It's usually said that the geometry exists for multi-dimensional systems which are not known to qualify any known actual construct or created universe.
However, inn't the concept of 'empty space' itself an abstraction? Space devoid of energy and matter and position can only be visualised via geometry. So is geometry a space-derivative, or is space a geometry-derivative?
If space is no more than a mnemonic for the convenient intellectual assimilation of separate objects - just as time may be a mnemonic for imposing sequential order on events (so that they can be become causes and effects) - then it perhaps has no intrinsic geometry or dimensions, but is an abstract medium upon which any number of dimensions may be imposed.
The notion that (say) 3 dimensions of space are 'real', and any more 'imaginary' is akin to that of numbers not being 'real' if they cannot be applied to the denumeration of anything. As if mathematicians were to discover a numeral, far short of infinity, beyond which - for some unfathomable/unaccountable reason - addition suddenly became impossible. A kind of hole in numbers.

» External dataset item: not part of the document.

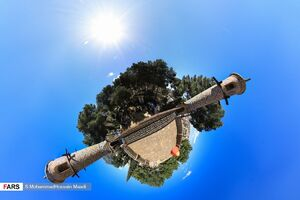 عکس/ منارجنبان بر مدار ۳۶۰ درجه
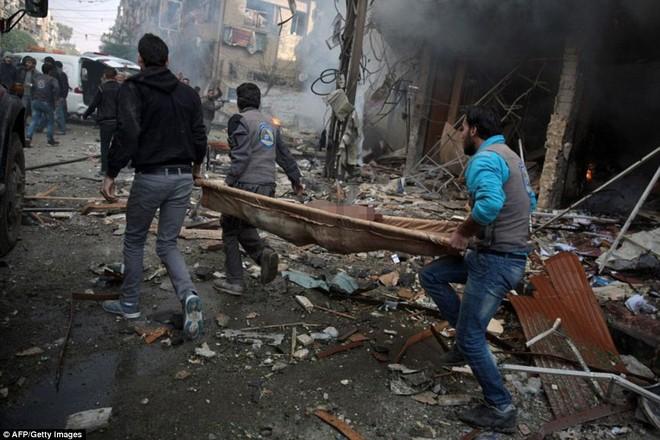 Máy bay Nga bị nghi không kích trúng dân thường ở ngoại ô Damascus, 23 người chết ảnh 15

This leads to supposition that it is absurd to postulate a finite number of dimensions exists; though there may be geometries of n-dimensions which have never been 'activated'. That such constructs are imposed upon, and not inherent in, what we call 'space'.
In a universe of infinite spatial dimensions, only the ultimate one has any valid solidity. And there is no ultimate. So all that remains is a network of shadows!